* **DIRECTION**
Render every line of the records below as a numbered list, skipping blank lines and omitting the pictures.

* **DATASET ROWS**
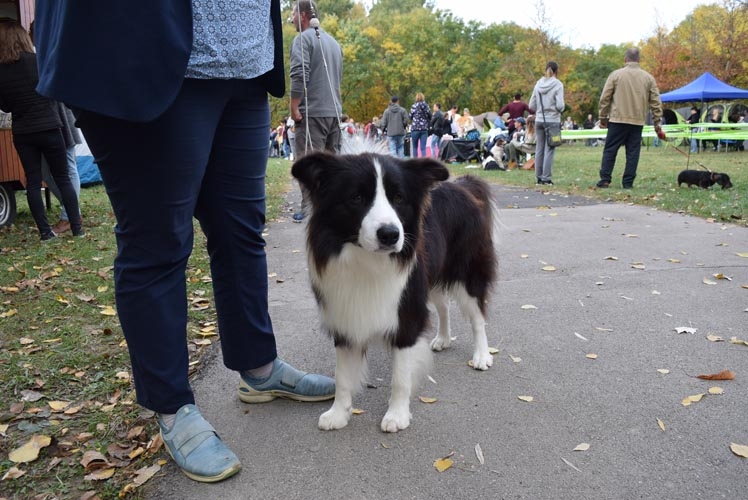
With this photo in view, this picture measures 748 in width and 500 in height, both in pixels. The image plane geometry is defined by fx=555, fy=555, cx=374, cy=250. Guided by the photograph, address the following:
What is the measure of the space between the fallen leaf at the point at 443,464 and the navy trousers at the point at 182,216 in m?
0.88

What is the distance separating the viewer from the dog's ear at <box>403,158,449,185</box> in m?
2.37

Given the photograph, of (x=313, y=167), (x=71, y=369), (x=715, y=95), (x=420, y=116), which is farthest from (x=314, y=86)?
(x=715, y=95)

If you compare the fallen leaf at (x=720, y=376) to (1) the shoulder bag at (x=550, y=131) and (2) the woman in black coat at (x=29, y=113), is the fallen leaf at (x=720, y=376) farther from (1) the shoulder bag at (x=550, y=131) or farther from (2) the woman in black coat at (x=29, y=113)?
(1) the shoulder bag at (x=550, y=131)

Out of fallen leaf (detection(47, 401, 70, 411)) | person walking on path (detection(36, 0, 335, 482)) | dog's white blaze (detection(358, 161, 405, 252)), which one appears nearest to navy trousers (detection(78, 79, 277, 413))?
person walking on path (detection(36, 0, 335, 482))

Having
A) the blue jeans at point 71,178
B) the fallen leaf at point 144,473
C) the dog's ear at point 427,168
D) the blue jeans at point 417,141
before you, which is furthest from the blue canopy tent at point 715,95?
the fallen leaf at point 144,473

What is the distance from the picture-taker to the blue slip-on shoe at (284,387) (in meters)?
2.55

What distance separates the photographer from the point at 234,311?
233 centimetres

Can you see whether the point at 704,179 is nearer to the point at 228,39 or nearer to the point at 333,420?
the point at 333,420

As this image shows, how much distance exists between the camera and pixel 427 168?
2.39 meters

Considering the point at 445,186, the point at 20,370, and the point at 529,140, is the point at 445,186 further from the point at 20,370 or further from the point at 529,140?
the point at 529,140

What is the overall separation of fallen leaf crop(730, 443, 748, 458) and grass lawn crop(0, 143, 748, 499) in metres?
2.16

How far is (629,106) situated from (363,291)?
8.59 metres

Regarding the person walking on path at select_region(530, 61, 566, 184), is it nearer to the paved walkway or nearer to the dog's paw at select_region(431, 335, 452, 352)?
the paved walkway

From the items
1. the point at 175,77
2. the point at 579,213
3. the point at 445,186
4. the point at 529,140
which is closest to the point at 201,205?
the point at 175,77
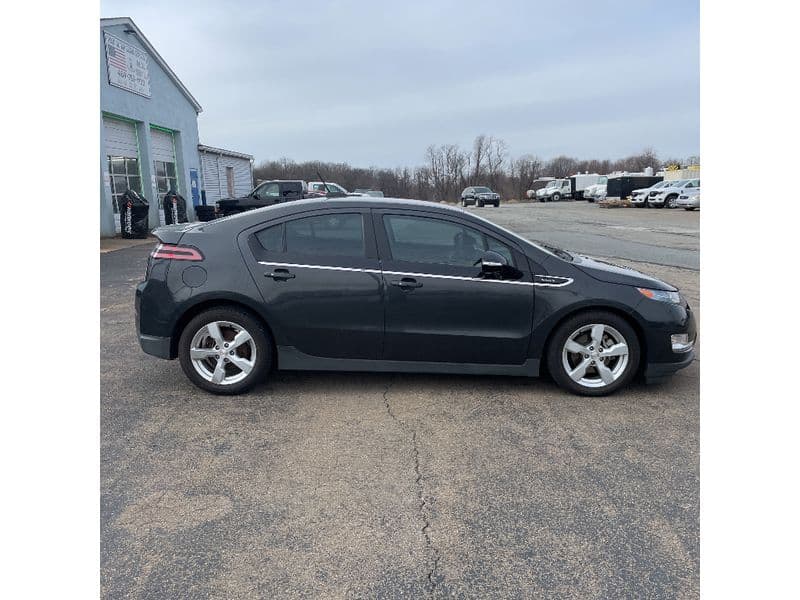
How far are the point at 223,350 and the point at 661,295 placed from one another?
137 inches

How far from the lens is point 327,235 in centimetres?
480

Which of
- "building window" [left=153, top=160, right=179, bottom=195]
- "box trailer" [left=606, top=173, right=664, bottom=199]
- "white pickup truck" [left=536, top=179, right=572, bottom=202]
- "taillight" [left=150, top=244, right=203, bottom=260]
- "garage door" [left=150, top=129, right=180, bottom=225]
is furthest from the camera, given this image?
"white pickup truck" [left=536, top=179, right=572, bottom=202]

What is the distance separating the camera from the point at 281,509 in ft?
10.2

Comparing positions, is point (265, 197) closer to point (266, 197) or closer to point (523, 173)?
point (266, 197)

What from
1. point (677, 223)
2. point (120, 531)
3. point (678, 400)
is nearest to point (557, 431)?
point (678, 400)

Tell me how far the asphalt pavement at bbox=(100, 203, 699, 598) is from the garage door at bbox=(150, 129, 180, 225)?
65.6ft

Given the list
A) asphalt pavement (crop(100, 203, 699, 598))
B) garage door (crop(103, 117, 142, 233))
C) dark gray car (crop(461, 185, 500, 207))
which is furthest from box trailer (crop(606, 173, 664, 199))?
asphalt pavement (crop(100, 203, 699, 598))

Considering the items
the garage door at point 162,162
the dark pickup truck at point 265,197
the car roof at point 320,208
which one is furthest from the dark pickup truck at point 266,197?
the car roof at point 320,208

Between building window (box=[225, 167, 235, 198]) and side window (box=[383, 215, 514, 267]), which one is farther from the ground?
building window (box=[225, 167, 235, 198])

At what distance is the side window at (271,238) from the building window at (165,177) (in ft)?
65.7

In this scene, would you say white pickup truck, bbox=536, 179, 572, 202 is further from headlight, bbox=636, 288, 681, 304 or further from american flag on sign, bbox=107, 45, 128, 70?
headlight, bbox=636, 288, 681, 304

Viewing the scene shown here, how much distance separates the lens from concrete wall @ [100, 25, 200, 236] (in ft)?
61.6

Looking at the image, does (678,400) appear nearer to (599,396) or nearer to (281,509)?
(599,396)

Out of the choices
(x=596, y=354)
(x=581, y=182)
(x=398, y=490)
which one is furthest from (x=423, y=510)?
(x=581, y=182)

* **EXERCISE OUTPUT**
1. With this photo in view, this picture measures 748 in width and 500 in height, both in pixels. The image plane geometry is defined by fx=555, fy=555, cx=374, cy=250. Guided by the photograph, address the following:
2. What is the measure of the space between the fallen leaf at the point at 443,464 and the navy trousers at the point at 182,216 in m?
3. 0.88
4. What is the distance separating the viewer from the dog's ear at <box>403,158,449,185</box> in m?
5. 2.37
6. Given the photograph, of (x=313, y=167), (x=71, y=369), (x=715, y=95), (x=420, y=116), which is farthest from (x=314, y=86)?
7. (x=715, y=95)
8. If you compare the fallen leaf at (x=720, y=376) to (1) the shoulder bag at (x=550, y=131) and (2) the woman in black coat at (x=29, y=113), is the fallen leaf at (x=720, y=376) farther from (1) the shoulder bag at (x=550, y=131) or farther from (2) the woman in black coat at (x=29, y=113)?
9. (1) the shoulder bag at (x=550, y=131)
10. Out of fallen leaf (detection(47, 401, 70, 411)) | person walking on path (detection(36, 0, 335, 482)) | dog's white blaze (detection(358, 161, 405, 252)), which one appears nearest to navy trousers (detection(78, 79, 277, 413))?
11. person walking on path (detection(36, 0, 335, 482))
12. Having
13. A) the blue jeans at point 71,178
14. B) the fallen leaf at point 144,473
15. C) the dog's ear at point 427,168
16. D) the blue jeans at point 417,141
17. before you, which is furthest from the blue canopy tent at point 715,95?
18. the fallen leaf at point 144,473
19. What is the distance from the picture-taker to the blue slip-on shoe at (284,387) (in meters)?
20. 2.55
21. What distance separates the photographer from the point at 234,311?
22. 233 centimetres
23. Can you see whether the point at 704,179 is nearer to the point at 228,39 or nearer to the point at 333,420?
24. the point at 333,420
25. As this image shows, how much distance exists between the camera and pixel 427 168?
26. 2.39 meters
27. Considering the point at 445,186, the point at 20,370, and the point at 529,140, is the point at 445,186 further from the point at 20,370 or further from the point at 529,140?
28. the point at 529,140
29. What is the overall separation of fallen leaf crop(730, 443, 748, 458) and grass lawn crop(0, 143, 748, 499) in metres?
30. 2.16
31. How far is (629,106) situated from (363,291)?
32. 8.59 metres
33. Regarding the person walking on path at select_region(530, 61, 566, 184), is it nearer to the paved walkway or nearer to the dog's paw at select_region(431, 335, 452, 352)?
34. the paved walkway
35. From the items
36. 1. the point at 175,77
37. 2. the point at 579,213
38. 3. the point at 445,186
39. 4. the point at 529,140
40. which is closest to the point at 201,205?
41. the point at 175,77
42. How far are the point at 223,350 and the point at 661,295 placed from one another?
43. 137 inches
44. How far from the lens is point 327,235 in centimetres?
45. 480
46. Which of
47. - "building window" [left=153, top=160, right=179, bottom=195]
48. - "box trailer" [left=606, top=173, right=664, bottom=199]
49. - "white pickup truck" [left=536, top=179, right=572, bottom=202]
50. - "taillight" [left=150, top=244, right=203, bottom=260]
51. - "garage door" [left=150, top=129, right=180, bottom=225]
52. is furthest from the camera, given this image?
53. "white pickup truck" [left=536, top=179, right=572, bottom=202]
54. What is the distance separating the camera from the point at 281,509 in ft?
55. 10.2
56. Comparing positions, is point (265, 197) closer to point (266, 197) or closer to point (523, 173)?
57. point (266, 197)
58. What from
59. 1. point (677, 223)
60. 2. point (120, 531)
61. 3. point (678, 400)
62. is nearest to point (557, 431)?
63. point (678, 400)
64. Tell me how far the asphalt pavement at bbox=(100, 203, 699, 598) is from the garage door at bbox=(150, 129, 180, 225)?
65. 65.6ft
66. Given the list
67. A) asphalt pavement (crop(100, 203, 699, 598))
68. B) garage door (crop(103, 117, 142, 233))
69. C) dark gray car (crop(461, 185, 500, 207))
70. which is furthest from box trailer (crop(606, 173, 664, 199))?
71. asphalt pavement (crop(100, 203, 699, 598))
72. Considering the items
73. the garage door at point 162,162
74. the dark pickup truck at point 265,197
75. the car roof at point 320,208
76. which one is furthest from the dark pickup truck at point 266,197?
77. the car roof at point 320,208
78. Between building window (box=[225, 167, 235, 198]) and side window (box=[383, 215, 514, 267]), which one is farther from the ground?
79. building window (box=[225, 167, 235, 198])
80. At what distance is the side window at (271,238) from the building window at (165,177) (in ft)?
81. 65.7
82. In this scene, would you say white pickup truck, bbox=536, 179, 572, 202 is further from headlight, bbox=636, 288, 681, 304 or further from american flag on sign, bbox=107, 45, 128, 70?
83. headlight, bbox=636, 288, 681, 304
84. Viewing the scene shown here, how much distance separates the lens from concrete wall @ [100, 25, 200, 236] (in ft)?
85. 61.6
86. Looking at the image, does (678,400) appear nearer to (599,396) or nearer to (281,509)?
87. (599,396)
88. Out of the choices
89. (x=596, y=354)
90. (x=581, y=182)
91. (x=398, y=490)
92. which one is furthest from (x=423, y=510)?
93. (x=581, y=182)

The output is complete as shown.